DATA FOR PROCESSING ::
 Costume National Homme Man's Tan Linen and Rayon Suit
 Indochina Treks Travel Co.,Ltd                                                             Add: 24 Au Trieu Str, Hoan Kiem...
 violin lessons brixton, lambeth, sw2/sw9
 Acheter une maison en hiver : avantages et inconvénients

* * *

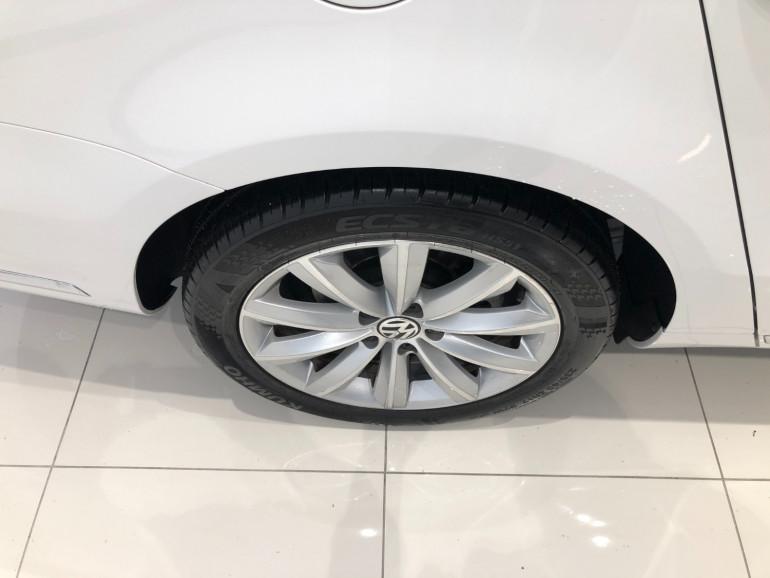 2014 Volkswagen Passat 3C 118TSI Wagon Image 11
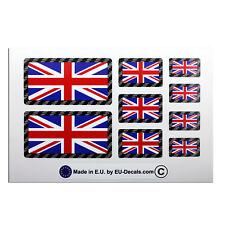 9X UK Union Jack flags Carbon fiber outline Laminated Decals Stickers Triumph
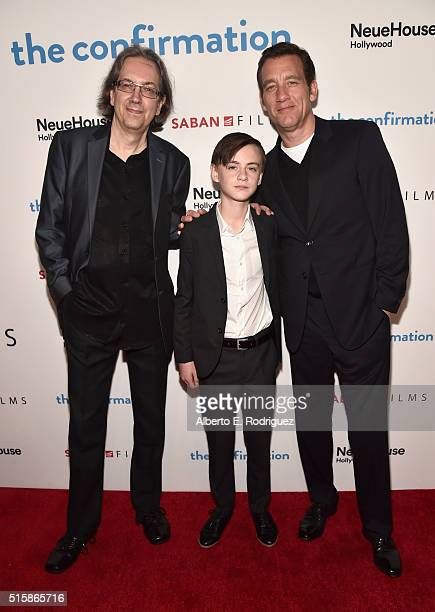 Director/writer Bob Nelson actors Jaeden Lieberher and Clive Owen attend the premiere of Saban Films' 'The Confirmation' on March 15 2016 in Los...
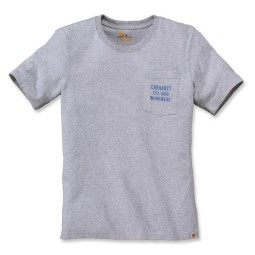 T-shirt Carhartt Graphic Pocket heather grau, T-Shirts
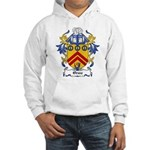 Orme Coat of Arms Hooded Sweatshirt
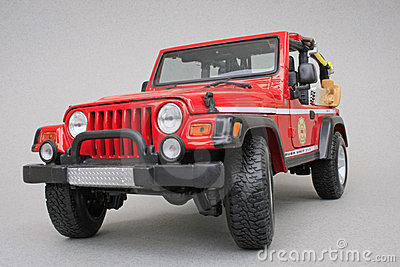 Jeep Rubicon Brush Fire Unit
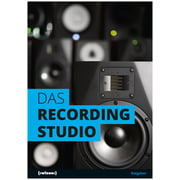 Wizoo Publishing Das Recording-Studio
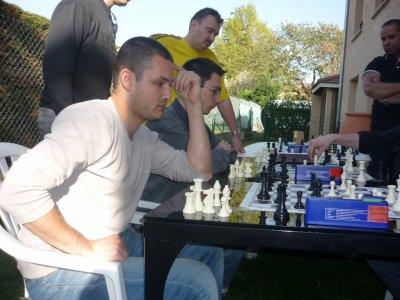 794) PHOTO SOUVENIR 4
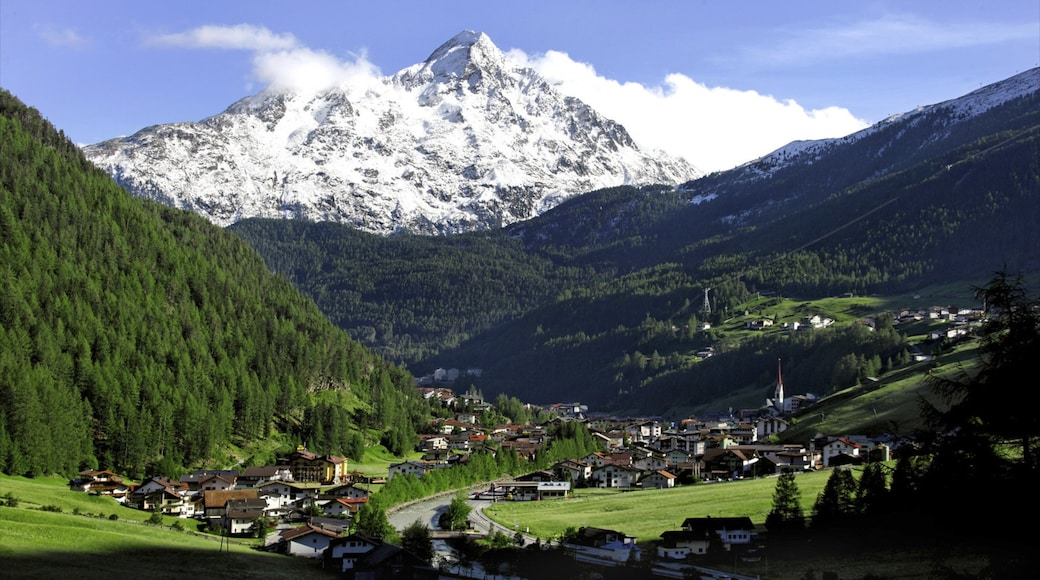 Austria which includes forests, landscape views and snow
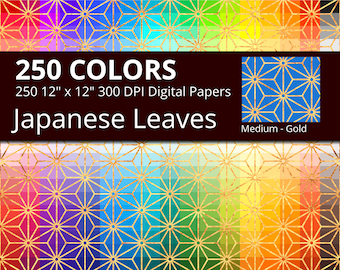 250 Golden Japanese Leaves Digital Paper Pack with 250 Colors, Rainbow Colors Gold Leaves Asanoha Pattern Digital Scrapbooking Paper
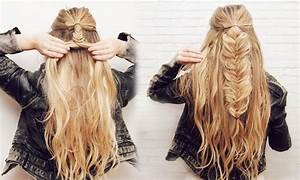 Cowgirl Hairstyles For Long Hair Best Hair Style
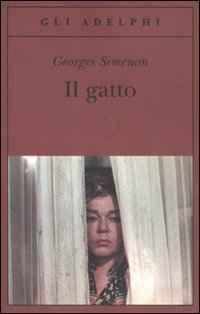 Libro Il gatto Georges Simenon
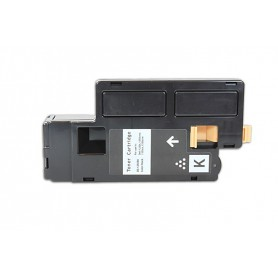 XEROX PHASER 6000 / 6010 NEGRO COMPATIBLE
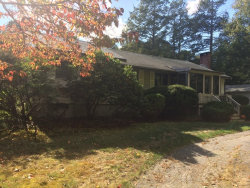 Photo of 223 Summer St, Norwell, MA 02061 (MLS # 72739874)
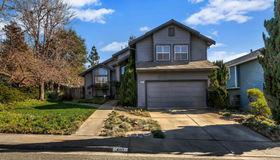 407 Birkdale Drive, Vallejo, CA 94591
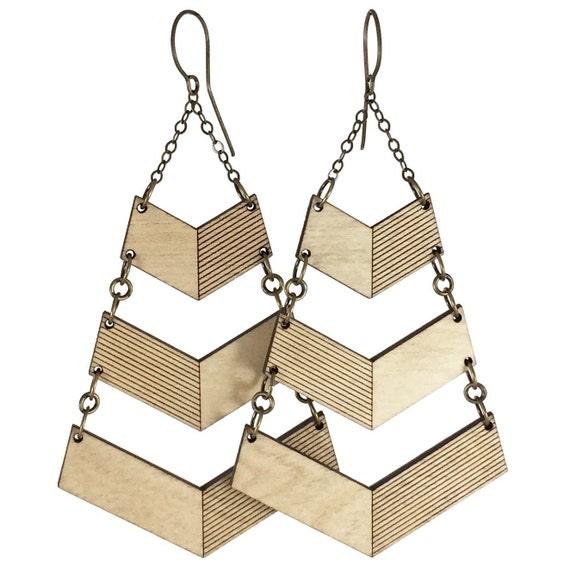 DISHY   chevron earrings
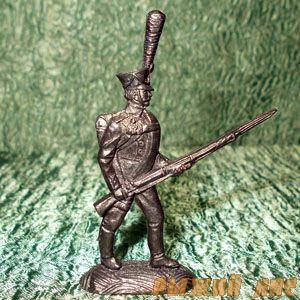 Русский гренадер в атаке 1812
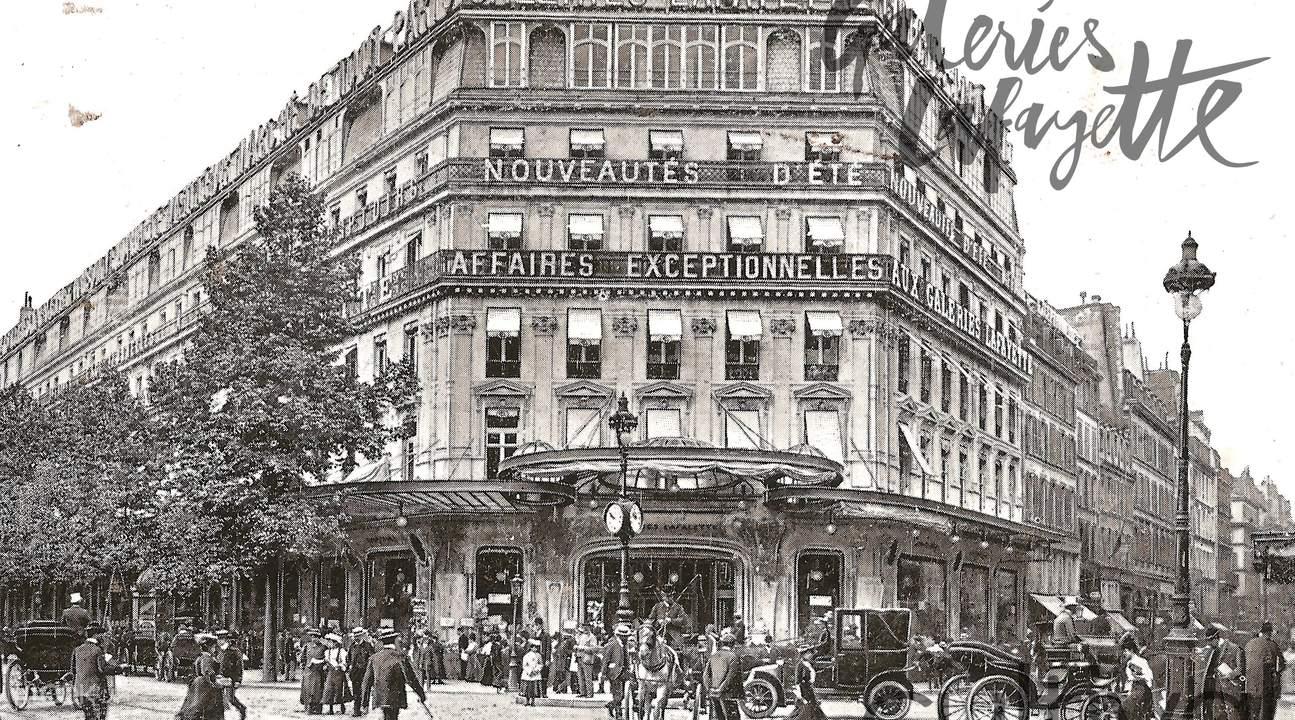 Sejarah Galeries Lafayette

PROBLEM DETAILS ::
Return word for word the lines of the listing above, starting at the line with "XEROX PHASER 6000 / 6010 NEGRO COMPATIBLE" and ending at the line with "Sejarah Galeries Lafayette", both included. Pictures do not belong in the copy.

ANSWER TO THE EXERCISE ::
 XEROX PHASER 6000 / 6010 NEGRO COMPATIBLE
 Photo of 223 Summer St, Norwell, MA 02061 (MLS # 72739874)
 407 Birkdale Drive, Vallejo, CA 94591
 DISHY   chevron earrings
 Русский гренадер в атаке 1812
 Sejarah Galeries Lafayette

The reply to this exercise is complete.